TEXT SECTION:
* BEGIN *

Ask me about the shitty opinions I have about Paradox games!

Irony Be My Shield posted:

I mean it's not like GRRM knows how to get to the ending either

GRRMs issue is writing his characters and then going "Actually they'd probably do this too", then going down that route
Over and over

I think he knows where he wants to go with the ending but he's too busy trying to fill in every single gap in every single character's story as he sees it.

Hexel
Nov 18, 2011




Of all the travesties of that season, Cersei dying by brick was the worst

Jamie swooping in to die with her was dumb too

Harold Stassen
Jan 24, 2016

Hexel posted:

Of all the travesties of that season, Cersei dying by brick was the worst

Jamie swooping in to die with her was dumb too

They weren’t even crushed in a cool manner, just slowly surrounded by bricks like it’s the cask of amontillado

I was hoping a giant would have stepped on more people tbh

banned from Starbucks
Jul 18, 2004




Sky Shadowing posted:

They paid Matthew Bellamy a presumably large sum to make a song all about "bring her back" with the goddamn resurrection prayer, and then... nobody's brought back.

What song is this and where is it?

Solice Kirsk
Jun 1, 2004

.

* END *

ITEMS:
* BEGIN *

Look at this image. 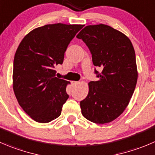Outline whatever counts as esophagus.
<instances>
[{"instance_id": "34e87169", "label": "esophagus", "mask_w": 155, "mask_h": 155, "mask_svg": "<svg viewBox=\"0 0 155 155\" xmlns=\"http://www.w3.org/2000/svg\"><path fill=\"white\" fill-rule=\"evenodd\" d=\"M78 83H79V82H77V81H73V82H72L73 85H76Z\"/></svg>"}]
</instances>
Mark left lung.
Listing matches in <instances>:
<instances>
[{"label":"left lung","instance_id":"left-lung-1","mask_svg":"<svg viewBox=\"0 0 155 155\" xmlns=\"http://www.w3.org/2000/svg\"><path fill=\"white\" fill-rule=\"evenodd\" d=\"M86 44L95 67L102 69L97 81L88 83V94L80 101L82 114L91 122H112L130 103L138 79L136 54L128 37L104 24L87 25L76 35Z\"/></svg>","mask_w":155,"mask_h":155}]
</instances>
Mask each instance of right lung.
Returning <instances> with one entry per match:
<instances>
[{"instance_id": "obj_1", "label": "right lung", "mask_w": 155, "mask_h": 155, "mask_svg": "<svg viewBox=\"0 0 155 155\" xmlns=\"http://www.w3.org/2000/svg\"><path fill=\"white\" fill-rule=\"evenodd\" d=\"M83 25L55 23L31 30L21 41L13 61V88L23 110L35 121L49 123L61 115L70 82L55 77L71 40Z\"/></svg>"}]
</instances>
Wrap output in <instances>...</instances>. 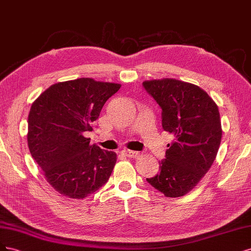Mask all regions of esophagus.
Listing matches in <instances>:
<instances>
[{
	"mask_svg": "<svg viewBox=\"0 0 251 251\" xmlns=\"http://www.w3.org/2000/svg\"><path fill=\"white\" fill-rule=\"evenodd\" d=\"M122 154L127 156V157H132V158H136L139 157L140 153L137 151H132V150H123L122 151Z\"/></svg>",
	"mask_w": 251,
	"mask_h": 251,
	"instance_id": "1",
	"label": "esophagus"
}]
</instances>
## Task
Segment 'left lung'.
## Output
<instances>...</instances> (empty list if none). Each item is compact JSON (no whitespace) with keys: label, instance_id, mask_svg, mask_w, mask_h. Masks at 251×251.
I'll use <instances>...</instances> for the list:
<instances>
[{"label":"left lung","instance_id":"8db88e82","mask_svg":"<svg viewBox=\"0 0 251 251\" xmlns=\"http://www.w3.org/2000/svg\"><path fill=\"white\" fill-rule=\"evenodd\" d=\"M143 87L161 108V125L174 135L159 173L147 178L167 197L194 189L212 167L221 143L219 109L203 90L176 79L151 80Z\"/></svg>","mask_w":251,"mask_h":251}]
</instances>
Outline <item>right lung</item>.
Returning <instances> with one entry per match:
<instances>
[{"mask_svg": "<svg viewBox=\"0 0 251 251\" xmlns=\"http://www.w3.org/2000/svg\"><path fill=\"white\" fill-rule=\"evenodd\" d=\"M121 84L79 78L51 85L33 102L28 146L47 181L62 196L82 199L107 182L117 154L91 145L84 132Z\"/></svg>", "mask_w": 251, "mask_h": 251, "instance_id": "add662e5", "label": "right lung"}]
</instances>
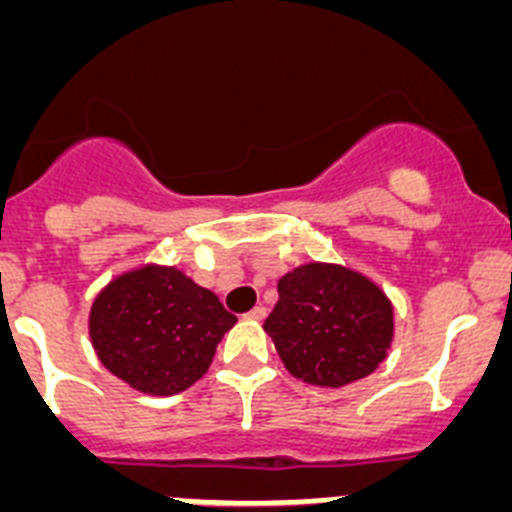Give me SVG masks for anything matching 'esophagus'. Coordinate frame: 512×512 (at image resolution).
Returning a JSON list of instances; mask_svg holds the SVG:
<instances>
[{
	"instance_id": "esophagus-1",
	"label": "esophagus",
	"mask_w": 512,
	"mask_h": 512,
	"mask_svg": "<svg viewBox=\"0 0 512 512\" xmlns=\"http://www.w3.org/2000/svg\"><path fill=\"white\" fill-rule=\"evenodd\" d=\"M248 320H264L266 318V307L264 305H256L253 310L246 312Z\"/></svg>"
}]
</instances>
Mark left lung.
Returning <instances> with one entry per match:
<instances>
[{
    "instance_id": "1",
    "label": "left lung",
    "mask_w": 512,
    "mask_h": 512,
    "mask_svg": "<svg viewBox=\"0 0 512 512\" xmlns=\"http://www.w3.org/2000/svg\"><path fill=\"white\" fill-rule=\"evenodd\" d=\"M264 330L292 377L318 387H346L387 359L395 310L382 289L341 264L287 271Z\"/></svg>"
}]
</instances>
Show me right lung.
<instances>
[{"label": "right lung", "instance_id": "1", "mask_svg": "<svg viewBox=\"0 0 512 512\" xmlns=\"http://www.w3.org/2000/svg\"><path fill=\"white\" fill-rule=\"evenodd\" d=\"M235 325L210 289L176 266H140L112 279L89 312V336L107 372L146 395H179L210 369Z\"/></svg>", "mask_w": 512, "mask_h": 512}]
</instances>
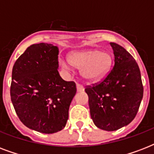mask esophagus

* END *

TO BE DONE:
A. In the forum thread about Game of Thrones, who was paid to make the song about "bring her back"?
B. Continue the forum thread about Game of Thrones from its final post onward.

EXERCISE ANSWERS:
A. Matthew Bellamy

B.
The "her" they were referring to was Ros. She was the best. They should have brought her back.

Groovelord Neato
Dec 6, 2014


Solice Kirsk posted:

The "her" they were referring to was Ros. She was the best. They should have brought her back.

Killing her off was when I knew the show was truly lost.

Pattonesque
Jul 15, 2004
johnny jesus and the infield fly rule

Qwertycoatl posted:

It was a cool scene. Part of the problem by the end was that they had a bunch of cool scenes they wanted to put in but could only force them into the plot by having people act like idiots all the time

I mean they could have had an equally cool scene with the Dothraki wheeling about and launching fire arrows because if you have the best light cavalry in the world the dumbest thing you could do would be to charge them blindly at an enemy that doesn't have a formation to disrupt or morale to break

cirus
Apr 5, 2011

Pattonesque posted:

I mean they could have had an equally cool scene with the Dothraki wheeling about and launching fire arrows because if you have the best light cavalry in the world the dumbest thing you could do would be to charge them blindly at an enemy that doesn't have a formation to disrupt or morale to break

The scene would have been so much better if the Dothraki had attacked from behind as the walkers got to the fire line. Everyone cheering since the pincer trap was successful and then panicking as the flames go out from both sides. That would have required competent writing and directing though.

Adbot
ADBOT LOVES YOU

Solice Kirsk
Jun 1, 2004

.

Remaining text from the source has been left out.